Rewrite the lines of the records below as a JSON list of strings, one string per line and no blank lines, starting at the line that contains "From the shot's" and continuing through the last line of the records. Leave out any line that marks a picture.

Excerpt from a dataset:
>>>
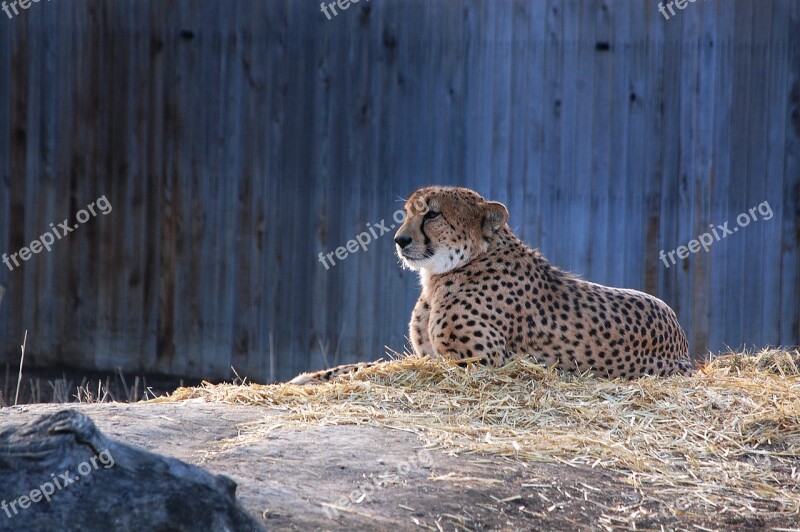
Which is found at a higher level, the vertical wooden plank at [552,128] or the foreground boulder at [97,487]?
the vertical wooden plank at [552,128]

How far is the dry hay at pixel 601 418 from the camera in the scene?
398cm

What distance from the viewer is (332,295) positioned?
7.90 metres

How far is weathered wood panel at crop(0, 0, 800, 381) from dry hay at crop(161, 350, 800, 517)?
225cm

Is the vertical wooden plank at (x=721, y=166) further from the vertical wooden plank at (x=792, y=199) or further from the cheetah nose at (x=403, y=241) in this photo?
the cheetah nose at (x=403, y=241)

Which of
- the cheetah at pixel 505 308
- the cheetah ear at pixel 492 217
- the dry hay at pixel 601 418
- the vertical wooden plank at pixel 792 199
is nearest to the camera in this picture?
the dry hay at pixel 601 418

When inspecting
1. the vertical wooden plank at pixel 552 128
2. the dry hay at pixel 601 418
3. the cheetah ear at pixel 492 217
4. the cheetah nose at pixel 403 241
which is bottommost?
the dry hay at pixel 601 418

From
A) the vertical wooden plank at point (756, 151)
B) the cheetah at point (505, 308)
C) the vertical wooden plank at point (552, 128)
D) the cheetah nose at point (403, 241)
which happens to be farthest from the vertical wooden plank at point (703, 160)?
the cheetah nose at point (403, 241)

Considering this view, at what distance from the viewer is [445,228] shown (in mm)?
5695

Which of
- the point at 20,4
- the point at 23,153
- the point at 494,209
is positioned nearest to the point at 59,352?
the point at 23,153

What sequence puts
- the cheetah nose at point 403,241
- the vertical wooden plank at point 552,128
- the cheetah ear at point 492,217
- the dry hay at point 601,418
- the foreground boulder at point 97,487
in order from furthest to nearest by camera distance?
the vertical wooden plank at point 552,128 → the cheetah ear at point 492,217 → the cheetah nose at point 403,241 → the dry hay at point 601,418 → the foreground boulder at point 97,487

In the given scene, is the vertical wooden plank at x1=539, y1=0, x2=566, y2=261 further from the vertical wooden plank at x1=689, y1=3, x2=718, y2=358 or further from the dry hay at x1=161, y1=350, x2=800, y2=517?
the dry hay at x1=161, y1=350, x2=800, y2=517

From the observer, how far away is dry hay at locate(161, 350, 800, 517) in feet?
13.1

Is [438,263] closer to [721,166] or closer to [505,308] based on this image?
[505,308]

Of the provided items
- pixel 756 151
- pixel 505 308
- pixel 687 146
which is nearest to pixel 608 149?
pixel 687 146
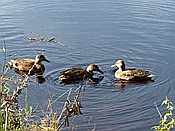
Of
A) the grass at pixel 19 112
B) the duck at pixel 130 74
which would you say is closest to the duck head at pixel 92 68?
the duck at pixel 130 74

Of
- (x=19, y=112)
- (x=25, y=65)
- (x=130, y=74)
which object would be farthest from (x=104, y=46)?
(x=19, y=112)

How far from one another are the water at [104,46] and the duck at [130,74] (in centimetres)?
15

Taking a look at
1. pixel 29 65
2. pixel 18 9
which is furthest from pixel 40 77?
pixel 18 9

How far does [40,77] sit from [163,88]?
7.63ft

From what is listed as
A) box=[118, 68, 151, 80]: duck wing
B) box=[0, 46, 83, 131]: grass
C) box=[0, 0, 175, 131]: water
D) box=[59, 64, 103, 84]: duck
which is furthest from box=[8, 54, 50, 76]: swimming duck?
box=[0, 46, 83, 131]: grass

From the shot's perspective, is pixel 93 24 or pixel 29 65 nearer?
pixel 29 65

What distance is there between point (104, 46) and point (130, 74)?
153cm

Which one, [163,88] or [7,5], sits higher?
[7,5]

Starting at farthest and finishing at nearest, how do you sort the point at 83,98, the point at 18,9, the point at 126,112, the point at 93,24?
1. the point at 18,9
2. the point at 93,24
3. the point at 83,98
4. the point at 126,112

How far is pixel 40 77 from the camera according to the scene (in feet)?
28.2

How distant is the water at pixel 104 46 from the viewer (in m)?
7.12

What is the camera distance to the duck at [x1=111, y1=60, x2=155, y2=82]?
8.42 m

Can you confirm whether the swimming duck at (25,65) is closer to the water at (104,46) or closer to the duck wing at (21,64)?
the duck wing at (21,64)

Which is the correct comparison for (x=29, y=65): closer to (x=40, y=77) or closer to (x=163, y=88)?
(x=40, y=77)
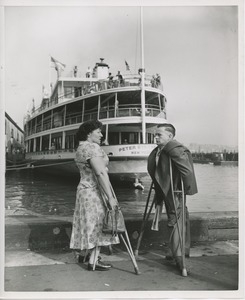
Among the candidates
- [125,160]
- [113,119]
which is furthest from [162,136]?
[113,119]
<<<
■ Written answer ■
[
  "From the shot's perspective, is pixel 93 24 or pixel 29 65 nearer?",
  "pixel 29 65",
  "What distance is there between point (104, 46) and point (130, 74)?",
  "153cm",
  "Which one, [163,88] or [7,5], sits higher?",
  "[7,5]",
  "Starting at farthest and finishing at nearest, how do you sort the point at 83,98, the point at 18,9, the point at 126,112, the point at 93,24?",
  "1. the point at 18,9",
  "2. the point at 93,24",
  "3. the point at 83,98",
  "4. the point at 126,112",
  "How far is pixel 40 77 from the camera according to the scene (in feet)?",
  "28.2",
  "How distant is the water at pixel 104 46 from the viewer (in m)?",
  "7.12",
  "What is the camera distance to the duck at [x1=111, y1=60, x2=155, y2=82]?",
  "8.42 m",
  "Can you confirm whether the swimming duck at (25,65) is closer to the water at (104,46) or closer to the duck wing at (21,64)?",
  "the duck wing at (21,64)",
  "Which is the correct comparison for (x=29, y=65): closer to (x=40, y=77) or closer to (x=163, y=88)?",
  "(x=40, y=77)",
  "Among the candidates",
  "- [125,160]",
  "- [113,119]",
  "which is furthest from [162,136]?",
  "[113,119]"
]